▶ _TASK STATEMENT_
Pick up the fuel debris analysis text below at the point where it stops and keep writing it.

▶ _SOURCE TEXT_
Also, the estimation of the properties, such as external appearance and shape of the fuel debris are being carried out temporarily for the fuel debris which has been estimated by the severe accident progression analysis based on the TMI-2 accident and tests, in the RPV/PCV. The estimation results are shown in this page.(NDF Technical Strategic Plan 2016,page A-35,A-36,A-37)
Based on the needs of the information on the fuel debris properties which are required for the studies on the fuel debris retrieval, the list of the above properties will be updated in collaboration with the comprehensive analysis and evaluation of internal PCV condition.
The properties of actual debris (e.g. mechanical properties and chemical composition) are required information for safe fuel debris retrieval. Therefore, the needs of analysis from the related projects are summarized as an analysis plan so as to collect the required information on the fuel debris properties reasonably and reliably.
Also, since the fuel debris formed in the state which has never been experienced before will be handled, the analysis flow is being studied comprehensively to identify the required development items, and the analytical techniques including the dissolution method of actual fuel debris and analysis method for chemical form are currently developed. In this regard, the studies are conducted for the cask required for transportation specimen with high radioactivity. These studies are to be conducted steadily according to the processes for fuel removal from SFPs and establishment of analysis and research facilities.

▶ _GIVEN INFORMATION_
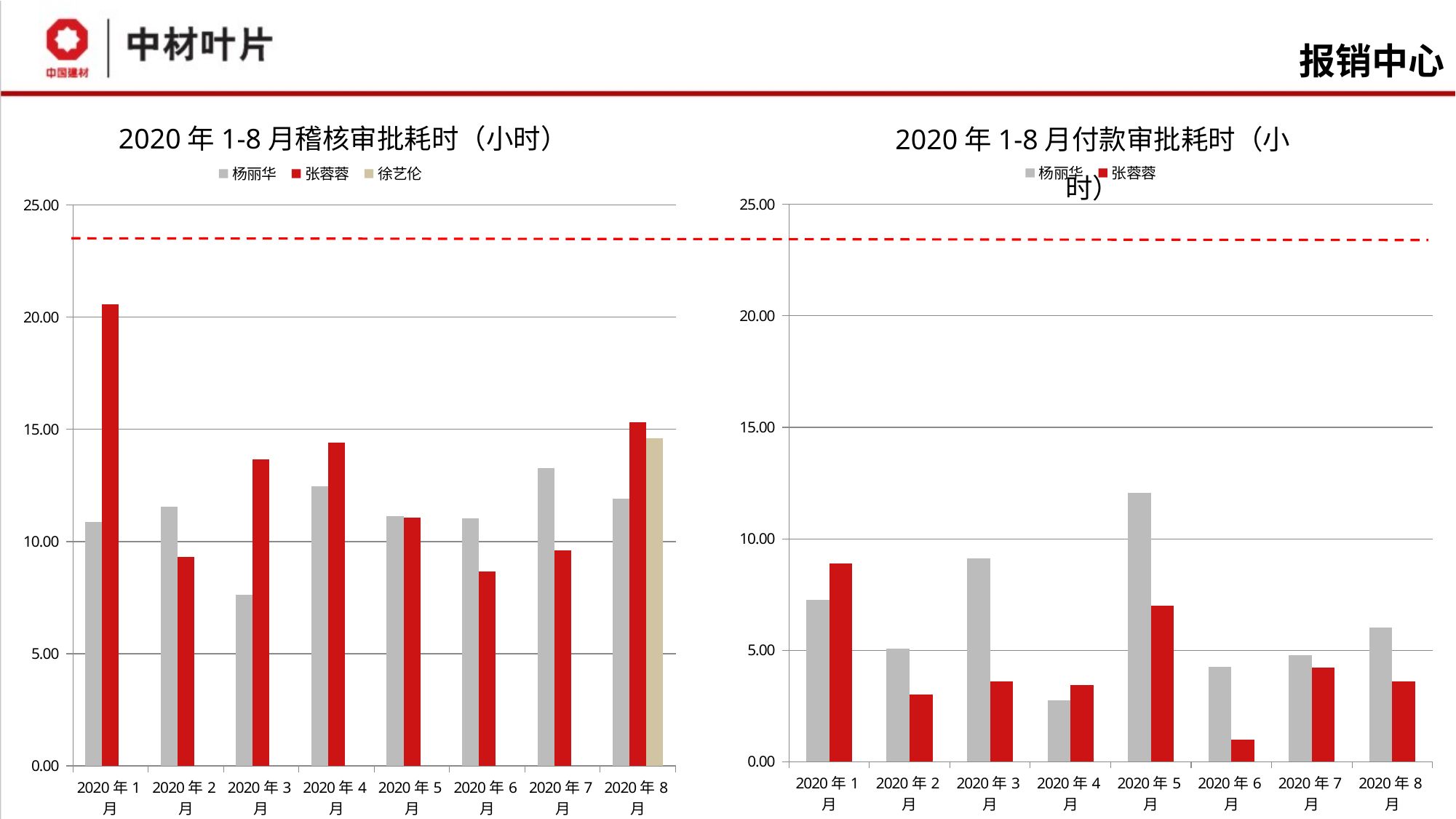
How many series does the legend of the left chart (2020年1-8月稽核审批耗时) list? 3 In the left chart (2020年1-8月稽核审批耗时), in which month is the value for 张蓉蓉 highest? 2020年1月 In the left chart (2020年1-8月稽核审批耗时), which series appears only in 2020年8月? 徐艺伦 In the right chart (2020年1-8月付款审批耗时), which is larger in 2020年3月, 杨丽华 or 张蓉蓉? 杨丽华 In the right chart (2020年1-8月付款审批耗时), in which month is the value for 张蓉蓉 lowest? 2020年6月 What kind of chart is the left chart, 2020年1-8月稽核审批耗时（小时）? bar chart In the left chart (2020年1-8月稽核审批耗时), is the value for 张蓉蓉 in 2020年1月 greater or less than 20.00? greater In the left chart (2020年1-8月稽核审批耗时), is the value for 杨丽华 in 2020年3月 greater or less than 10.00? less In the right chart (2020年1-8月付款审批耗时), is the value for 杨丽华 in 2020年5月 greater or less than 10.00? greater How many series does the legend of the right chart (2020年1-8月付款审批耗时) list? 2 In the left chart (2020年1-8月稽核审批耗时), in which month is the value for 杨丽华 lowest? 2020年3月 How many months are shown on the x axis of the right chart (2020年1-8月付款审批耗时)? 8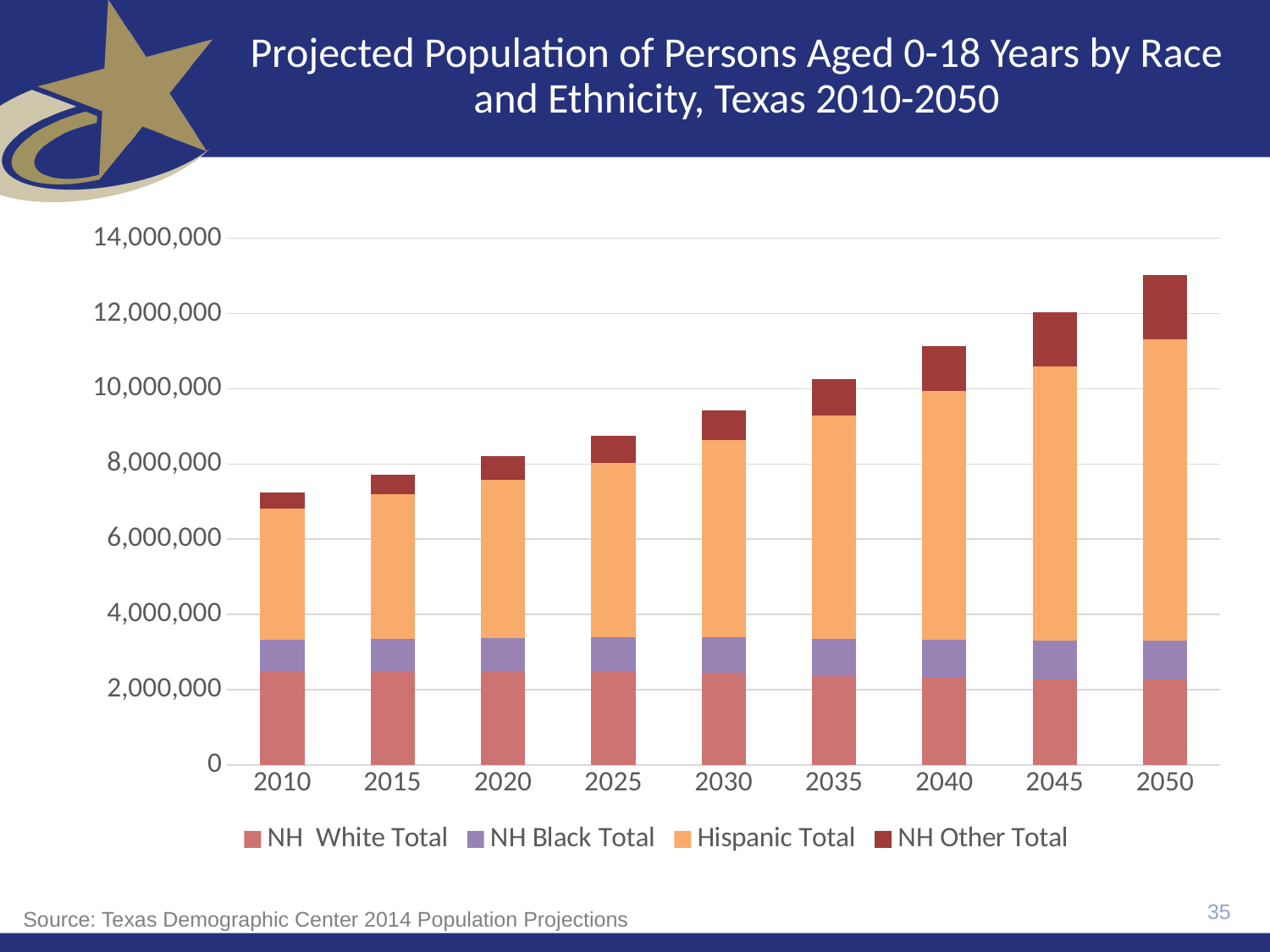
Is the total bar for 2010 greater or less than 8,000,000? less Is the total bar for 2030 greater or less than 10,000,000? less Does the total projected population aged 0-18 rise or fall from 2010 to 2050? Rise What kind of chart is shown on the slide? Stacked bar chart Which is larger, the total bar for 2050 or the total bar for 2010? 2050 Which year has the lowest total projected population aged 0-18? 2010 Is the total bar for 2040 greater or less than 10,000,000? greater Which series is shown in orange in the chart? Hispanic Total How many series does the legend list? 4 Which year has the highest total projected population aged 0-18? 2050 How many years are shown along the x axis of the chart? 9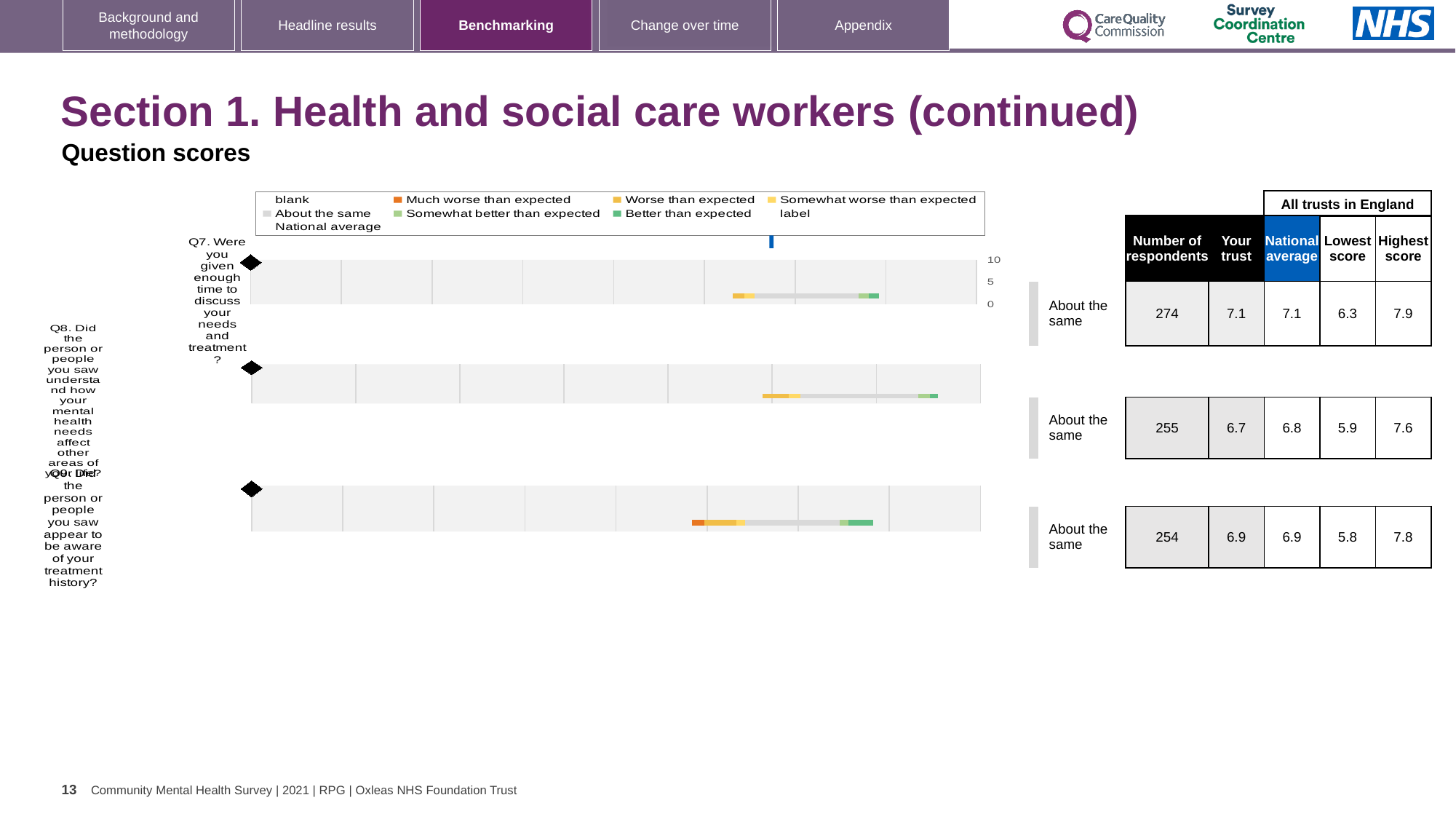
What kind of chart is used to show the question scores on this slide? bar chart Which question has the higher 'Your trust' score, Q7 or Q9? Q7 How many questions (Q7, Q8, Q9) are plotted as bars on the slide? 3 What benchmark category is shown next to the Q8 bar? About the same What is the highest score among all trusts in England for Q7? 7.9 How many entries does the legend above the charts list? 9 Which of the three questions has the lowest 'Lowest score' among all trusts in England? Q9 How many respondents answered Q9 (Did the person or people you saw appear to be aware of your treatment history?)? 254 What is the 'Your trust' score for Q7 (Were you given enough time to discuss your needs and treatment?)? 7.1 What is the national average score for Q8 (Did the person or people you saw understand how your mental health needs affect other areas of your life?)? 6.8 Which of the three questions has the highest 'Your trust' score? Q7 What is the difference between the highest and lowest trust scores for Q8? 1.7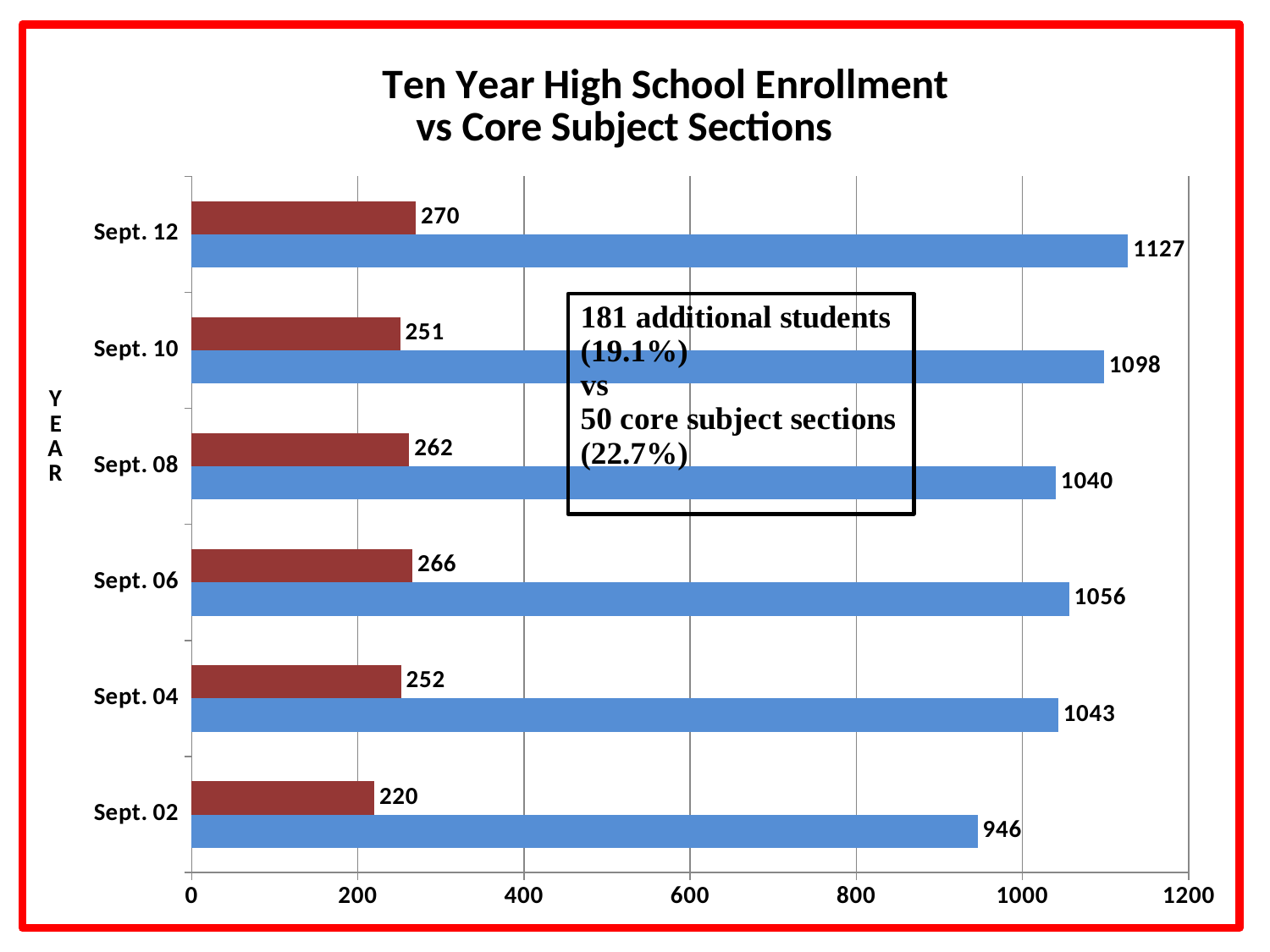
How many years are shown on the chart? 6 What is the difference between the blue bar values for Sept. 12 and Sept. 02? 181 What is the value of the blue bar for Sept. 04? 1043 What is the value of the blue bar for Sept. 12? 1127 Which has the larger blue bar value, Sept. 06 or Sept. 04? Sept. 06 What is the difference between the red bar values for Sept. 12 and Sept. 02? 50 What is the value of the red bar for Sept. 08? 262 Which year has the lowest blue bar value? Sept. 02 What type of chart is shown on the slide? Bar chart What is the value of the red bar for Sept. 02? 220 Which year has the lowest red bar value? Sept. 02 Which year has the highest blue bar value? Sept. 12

▶ _TASK RESPONSE_
As a facility for analysis of the actual debris, testing facilities where specimen with high radioactivity can be handled will be required. Although the existing facility of JAEA located in Ibaraki district can be utilized at this moment, the facilities are not considered to meet a broad range of demands. Radioactive Material Analysis and Research Facility No.2 is, therefore, planned to be established in Okuma machi.
The studies on the plan for the analysis of actual fuel debris properties are to be revised including the priorities, frequency and timing of the analysis. Also it is important to reflect the studies to the specifications and operation method of the Radioactive Material Analysis and Research Facility No.2 appropriately. Also, the analysis needs in the stages of fuel debris retrieval, stable fuel debris storage, waste conditioning processing and disposal, and in addition, analysis needs over the mid and long term, such as the safe research needs of damaged reactors are to be satisfied in the establishment of analysis plan. With regard to the facility for analysis, it is appropriate to study the use of the existing facilities of JAEA in Ibaraki district, as needed.
To analyze and evaluate the obtained data, it is also require establishing a structure that incorporates the opinions from the experts in Japan and abroad.
The storage method, canisters and transportation casks of the specimen for analysis are required to be studied separately from the collection and storage for the full-scale retrieval. Also, the technical issues related to the exportation are required to be studied as needed.
Also, in parallel, the issues related to the analytical techniques using a small quantity of sample which can be obtained by the PCV internal survey are required to
be carried out.